By the end of the 1930s, Russian leader Joseph Stalin, in his ever blackening state of paranoia, had imprisoned over twelve million people in his notorious “corrective-labour camps”. A vast majority of these people were, of course, completely innocent. When the war ended, these numbers were swollen further when he imprisoned all returning Soviet POWs. Their crime? Coming into contact with foreigners.
In 1956, Stalin’s successor, Nikita Kruschev, began the process that would see eight million of these prisoners released. A consequence of this was that a vast number of prison guards suddenly found themselves unemployed, and so did their guard dogs.
The Ruslan of the title of this book is one such guard dog. Instead of being shot by his master, which was the fate that befell most of the retiring dogs, he is left to fend for himself, convinced that it is only a matter of time before normality is resumed and he is called back into service.

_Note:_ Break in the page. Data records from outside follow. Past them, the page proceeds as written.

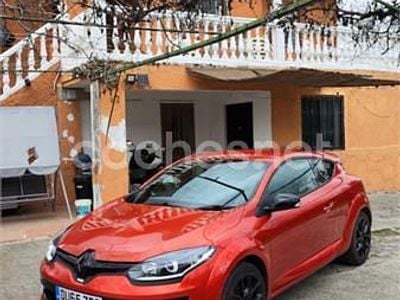 Begagnad Renault Mégane R.S. 265 HK (194 kW) 2015 Röd Sportkupé
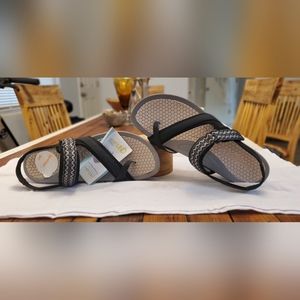 BareTraps Women's Danique Platform Sandal 11. 5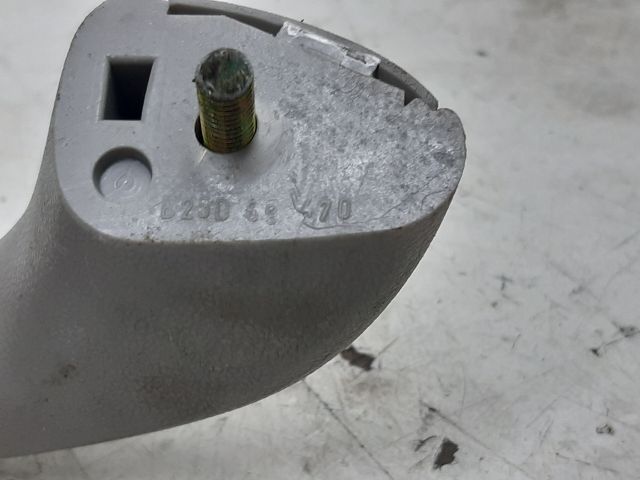 bontott MAZDA PREMACY Bal hátsó Kapaszkodó (Felső)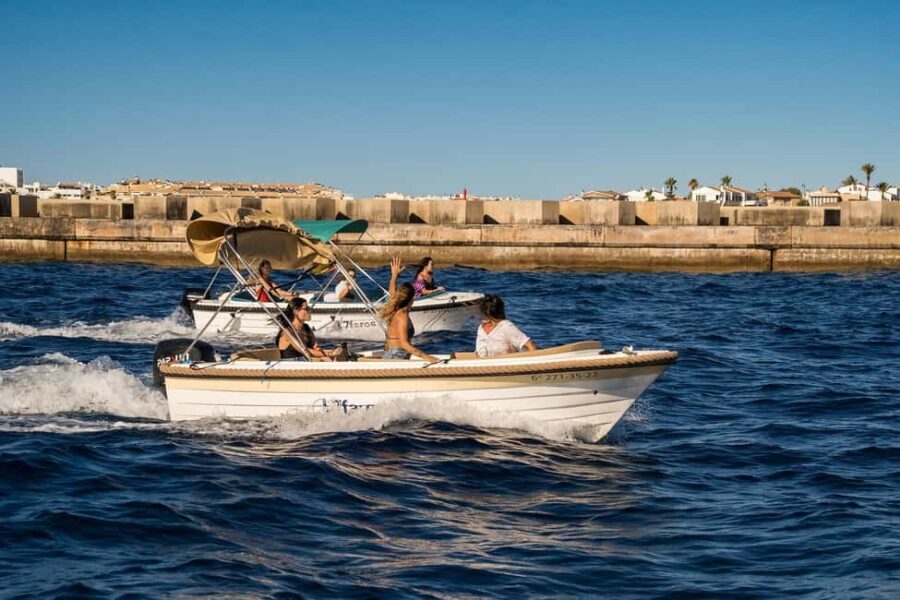Boat rental in Menorca with no license required. - Exploring Menorca’s Coast in Your Own Time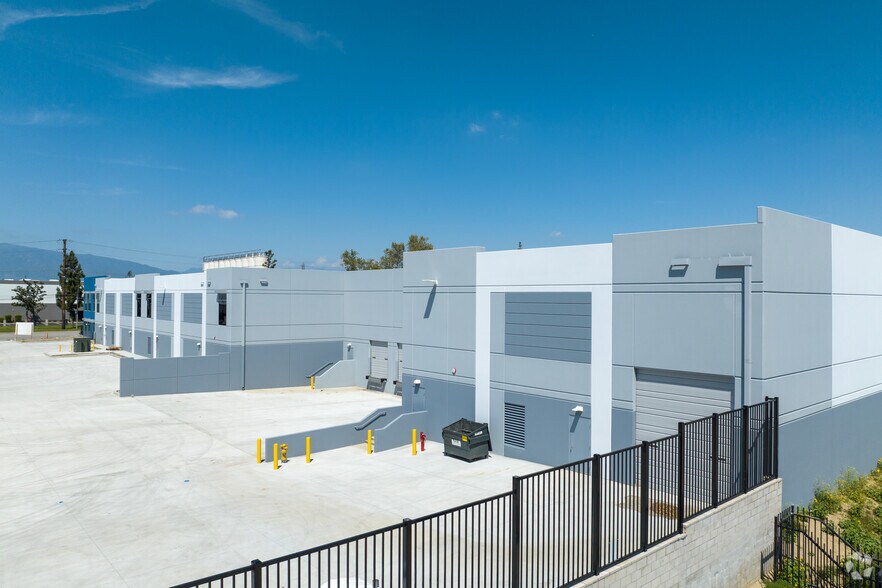 More Photos Of 13135 Marlay Ave, Fontana Industrial For Lease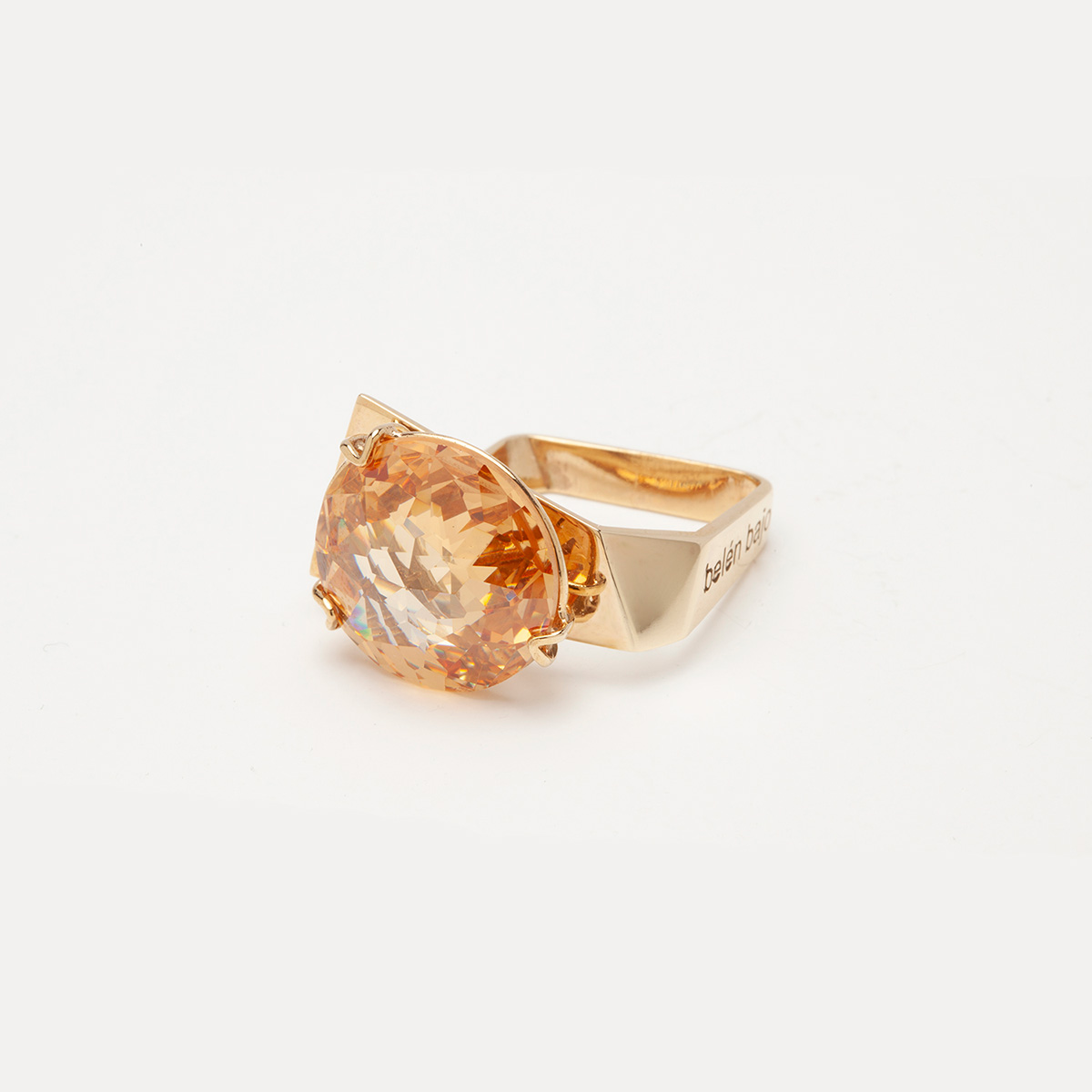 anillo artesanal Ros de oro de 9k o 18k y cuarzo hidrotermal miel 1 diseñado por Belen Bajo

Georgi Vladimov completed this book, considered to be his masterpiece, in 1974. When this particular edition was published in 1981 it was still banned in his homeland. However, a manuscript was smuggled out of the Soviet Union and published in West Germany in 1975. It is told from the point of view of the hound in question, with the human characters rarely even named. Instead they are labelled; The Master, The Shabby Man, The Instructor. But Disney this ain’t, as this is a brutal, uncompromising and tragic story.
Ruslan’s years of training and service have left him incapable of adjusting to life beyond the prison fences and watchtowers. Taught never to accept food from anyone but his master, he is forced to hunt in the nearby forests, despite being lucky enough to stumble upon a new home. But even here he finds no peace as he views the owner of said home as a prisoner who requires guarding.
Also, every day he makes a pilgrimage to the local train station to await the arrival of a trainload of new prisoners. This train, of course, never comes.
Days after finishing Faithful Ruslan, it is still on my mind. Vladimov’s writing is impeccable, and he succeeds in communicating the pain and heartache of our lost hero without ever resorting to sentimentality. Ruslan never suffers, he simply endures. It’s a deeply affecting work and is probably one of the most powerful books I’ve ever read. I don’t think I’ll ever look at a dog the same way again.